In the past six months there’s been another offering from the company, a video event recording solution that allows drivers to manage and review their own performance in a customized app.
“It’s more of a training device than a disciplinary one,” Scott is quick to say. “Maybe a driver has been harsh braking beyond what should be normal. When he sees it from a video perspective, he’s able to correct himself. Our clients are very excited about it improving safety and saving on wear and tear.”
There’s also Fleet Complete’s new strategic arm, CONNVEX, a cloud-based big data analytics platform that aims to make the future commercial vehicle a smart one. The platform is designed for original equipment manufacturers [OEM] and the Tier 1 companies that directly supply to them, the result being the means for data analytics and sensory information is built into each vehicle.
And the aforementioned makes up just part of the growing portfolio of intellectual properties that Scott must oversee. There’s also the increased need for data security, given that Fleet Complete isn’t just a North American operation.
“We’re currently in 17 countries and rapidly expanding,” Scott says. “We just established legal entities in Greece and Mexico, and we have people moving there to create partnerships with telecommunications carriers—the key to our success.”
Scott helps Fleet Complete forge and grow partnerships with such technological heavyweights as AT&T, Mitsubishi and Phillips Connect Technologies. The company has its ears to the ground when it comes to acquisitions, with Scott and team constantly scanning the landscape for attractive targets.
Businesswoman at heart
In short, just the kind of responsibilities Scott likes to shoulder—preferring to use the law for business rather than litigation. While she’ll always appreciate the year she spent articling for the Toronto firm of Gowling Lafleur Henderson after earning her law degree from Queens University in 2006, it wasn’t how Scott wanted to spend her career.
She felt much more comfortable during an ensuing five-year stretch as legal counsel at Rogers Communications, where Scott would interact with all departments of the Toronto conglomerate whose holdings include not just cable television and internet connectivity, but stakes in the Blue Jays, Maple Leafs and Raptors.
“Just the thing for a sports fanatic like me,” says Scott, a volleyball standout as a Lakehead University undergrad and Queens law student. “It sure beat sitting at a desk as a junior lawyer.”
Smitten by that legal/business bug, Scott would enhance her creds while at Rogers, finding time to complete an MBA at the University of Toronto Rotman School of Management and a global executive MBA at the University of St. Gallen in Switzerland.
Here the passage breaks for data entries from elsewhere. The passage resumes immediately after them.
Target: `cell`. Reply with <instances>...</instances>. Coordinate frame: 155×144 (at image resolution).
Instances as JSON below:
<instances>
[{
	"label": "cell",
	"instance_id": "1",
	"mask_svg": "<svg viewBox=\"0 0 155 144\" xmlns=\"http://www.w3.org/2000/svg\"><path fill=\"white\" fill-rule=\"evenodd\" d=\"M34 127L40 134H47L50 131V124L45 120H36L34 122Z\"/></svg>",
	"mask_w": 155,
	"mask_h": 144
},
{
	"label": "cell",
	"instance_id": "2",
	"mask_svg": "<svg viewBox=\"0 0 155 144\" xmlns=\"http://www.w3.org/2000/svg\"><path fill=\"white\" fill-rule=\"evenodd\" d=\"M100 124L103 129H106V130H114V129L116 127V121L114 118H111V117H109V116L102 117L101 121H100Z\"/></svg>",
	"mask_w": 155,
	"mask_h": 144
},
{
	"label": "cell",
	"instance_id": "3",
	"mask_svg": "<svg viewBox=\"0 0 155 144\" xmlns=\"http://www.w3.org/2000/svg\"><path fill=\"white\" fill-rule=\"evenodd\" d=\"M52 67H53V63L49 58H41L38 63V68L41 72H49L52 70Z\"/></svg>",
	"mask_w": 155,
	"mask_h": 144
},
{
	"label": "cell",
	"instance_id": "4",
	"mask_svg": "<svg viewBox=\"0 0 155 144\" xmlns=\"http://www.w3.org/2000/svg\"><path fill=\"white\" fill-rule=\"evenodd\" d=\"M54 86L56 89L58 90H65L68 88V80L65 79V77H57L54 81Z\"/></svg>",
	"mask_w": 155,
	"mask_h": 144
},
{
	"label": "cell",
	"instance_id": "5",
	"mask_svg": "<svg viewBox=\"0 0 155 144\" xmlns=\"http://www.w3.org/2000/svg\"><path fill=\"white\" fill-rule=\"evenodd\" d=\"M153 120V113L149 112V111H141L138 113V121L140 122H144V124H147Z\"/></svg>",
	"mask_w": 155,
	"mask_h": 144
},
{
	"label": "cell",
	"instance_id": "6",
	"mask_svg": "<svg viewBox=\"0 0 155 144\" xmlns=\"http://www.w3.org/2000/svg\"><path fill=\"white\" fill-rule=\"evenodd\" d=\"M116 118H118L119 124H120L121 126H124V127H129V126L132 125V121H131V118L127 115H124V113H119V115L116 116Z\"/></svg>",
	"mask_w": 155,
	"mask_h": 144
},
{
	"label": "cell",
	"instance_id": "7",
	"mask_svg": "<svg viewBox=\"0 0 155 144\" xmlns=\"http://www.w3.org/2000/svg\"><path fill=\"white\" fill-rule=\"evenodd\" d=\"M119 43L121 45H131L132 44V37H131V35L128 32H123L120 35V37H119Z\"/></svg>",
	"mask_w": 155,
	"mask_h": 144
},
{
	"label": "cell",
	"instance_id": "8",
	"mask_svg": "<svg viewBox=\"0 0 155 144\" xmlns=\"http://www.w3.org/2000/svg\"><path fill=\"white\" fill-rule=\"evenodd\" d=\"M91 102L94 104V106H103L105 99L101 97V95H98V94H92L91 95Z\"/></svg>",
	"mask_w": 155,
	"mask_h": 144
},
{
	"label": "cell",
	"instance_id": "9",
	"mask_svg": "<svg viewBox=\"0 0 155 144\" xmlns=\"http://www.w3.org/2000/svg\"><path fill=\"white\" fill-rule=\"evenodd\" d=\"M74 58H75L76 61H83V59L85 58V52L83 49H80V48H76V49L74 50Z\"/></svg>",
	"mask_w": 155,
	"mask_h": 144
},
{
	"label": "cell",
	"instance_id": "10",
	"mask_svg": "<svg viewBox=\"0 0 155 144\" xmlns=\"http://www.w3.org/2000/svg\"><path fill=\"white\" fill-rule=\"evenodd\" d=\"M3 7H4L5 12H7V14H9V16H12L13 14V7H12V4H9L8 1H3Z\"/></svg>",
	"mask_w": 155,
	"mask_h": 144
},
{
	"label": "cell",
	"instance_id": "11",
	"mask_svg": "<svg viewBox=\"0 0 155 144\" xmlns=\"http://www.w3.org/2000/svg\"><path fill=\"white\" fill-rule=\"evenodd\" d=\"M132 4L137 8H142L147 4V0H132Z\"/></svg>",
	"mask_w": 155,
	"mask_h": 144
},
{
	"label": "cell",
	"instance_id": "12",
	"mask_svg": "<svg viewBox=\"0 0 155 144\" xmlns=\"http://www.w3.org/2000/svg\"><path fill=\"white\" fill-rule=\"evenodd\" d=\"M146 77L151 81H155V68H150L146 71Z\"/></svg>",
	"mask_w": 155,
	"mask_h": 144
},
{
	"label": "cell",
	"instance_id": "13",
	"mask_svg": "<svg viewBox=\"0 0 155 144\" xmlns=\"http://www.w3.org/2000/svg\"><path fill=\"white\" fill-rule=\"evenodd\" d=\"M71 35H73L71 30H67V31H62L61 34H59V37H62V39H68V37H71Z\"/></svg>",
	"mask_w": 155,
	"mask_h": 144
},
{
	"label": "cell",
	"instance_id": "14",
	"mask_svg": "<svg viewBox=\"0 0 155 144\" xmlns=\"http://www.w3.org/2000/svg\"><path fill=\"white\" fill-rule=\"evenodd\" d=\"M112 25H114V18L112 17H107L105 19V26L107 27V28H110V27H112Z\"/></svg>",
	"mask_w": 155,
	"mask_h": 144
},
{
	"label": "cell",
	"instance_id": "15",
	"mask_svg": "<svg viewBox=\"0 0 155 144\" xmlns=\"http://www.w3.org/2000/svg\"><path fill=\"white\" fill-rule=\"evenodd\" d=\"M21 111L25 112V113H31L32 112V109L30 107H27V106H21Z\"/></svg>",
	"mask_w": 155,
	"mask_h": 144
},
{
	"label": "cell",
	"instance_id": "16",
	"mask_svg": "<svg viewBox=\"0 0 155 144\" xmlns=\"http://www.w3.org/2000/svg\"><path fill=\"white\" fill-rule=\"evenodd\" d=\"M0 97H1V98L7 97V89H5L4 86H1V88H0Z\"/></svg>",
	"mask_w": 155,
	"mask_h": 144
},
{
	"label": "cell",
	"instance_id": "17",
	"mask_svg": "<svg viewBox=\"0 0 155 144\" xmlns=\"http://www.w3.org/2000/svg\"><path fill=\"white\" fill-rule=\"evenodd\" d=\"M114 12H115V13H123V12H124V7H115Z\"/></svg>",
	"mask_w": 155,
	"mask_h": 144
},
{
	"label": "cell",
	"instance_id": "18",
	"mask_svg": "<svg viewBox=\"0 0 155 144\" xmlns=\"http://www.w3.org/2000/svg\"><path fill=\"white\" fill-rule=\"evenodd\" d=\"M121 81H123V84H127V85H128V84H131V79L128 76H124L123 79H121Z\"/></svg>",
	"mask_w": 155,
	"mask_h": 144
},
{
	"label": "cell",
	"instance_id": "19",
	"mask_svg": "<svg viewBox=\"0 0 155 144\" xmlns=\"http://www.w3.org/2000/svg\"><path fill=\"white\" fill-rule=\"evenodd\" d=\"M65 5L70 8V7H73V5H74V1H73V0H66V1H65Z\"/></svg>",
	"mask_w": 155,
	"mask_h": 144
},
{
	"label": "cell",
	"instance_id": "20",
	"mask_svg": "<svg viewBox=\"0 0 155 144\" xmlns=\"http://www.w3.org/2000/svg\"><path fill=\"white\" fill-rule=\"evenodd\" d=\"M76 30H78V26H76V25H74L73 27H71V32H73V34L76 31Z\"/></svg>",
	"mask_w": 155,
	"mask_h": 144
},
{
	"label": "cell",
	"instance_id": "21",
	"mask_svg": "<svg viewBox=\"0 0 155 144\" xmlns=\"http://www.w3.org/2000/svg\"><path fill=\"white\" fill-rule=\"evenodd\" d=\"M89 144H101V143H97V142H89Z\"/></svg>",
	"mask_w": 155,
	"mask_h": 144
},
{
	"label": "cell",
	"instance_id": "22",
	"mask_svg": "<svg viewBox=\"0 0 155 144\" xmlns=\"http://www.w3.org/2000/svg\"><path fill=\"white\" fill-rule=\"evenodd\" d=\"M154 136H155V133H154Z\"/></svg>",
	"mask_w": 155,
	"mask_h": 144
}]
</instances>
That latter curriculum was a game-changer, Scott being the only lawyer in a class of 36 budding business leaders studying for stints in Brazil, Europe, Hong Kong, China, Canada and India.
“You learn so much more that way than from a book,” she says.
She’d leave Rogers in 2013 for a year as general counsel to the startup Virgin Gaming, which was ushering in the video craze with online tournaments and Madden for Cash. “We were ahead of the trend for online gaming, but I learned a ton.”
When the Fleet Complete position opened up, her qualifications were spot on.
“I couldn’t be happier than where I am,” says the young mother of a 2-year-old son. “The ownership is great; Tony is a great CEO and while I have I lot on my plate, when you’re around people you respect and you’re working for a world-class, rapidly growing company, it becomes fun.”
It’s also making the roads safer, even at the expense of what might have been some more good truck-driving songs.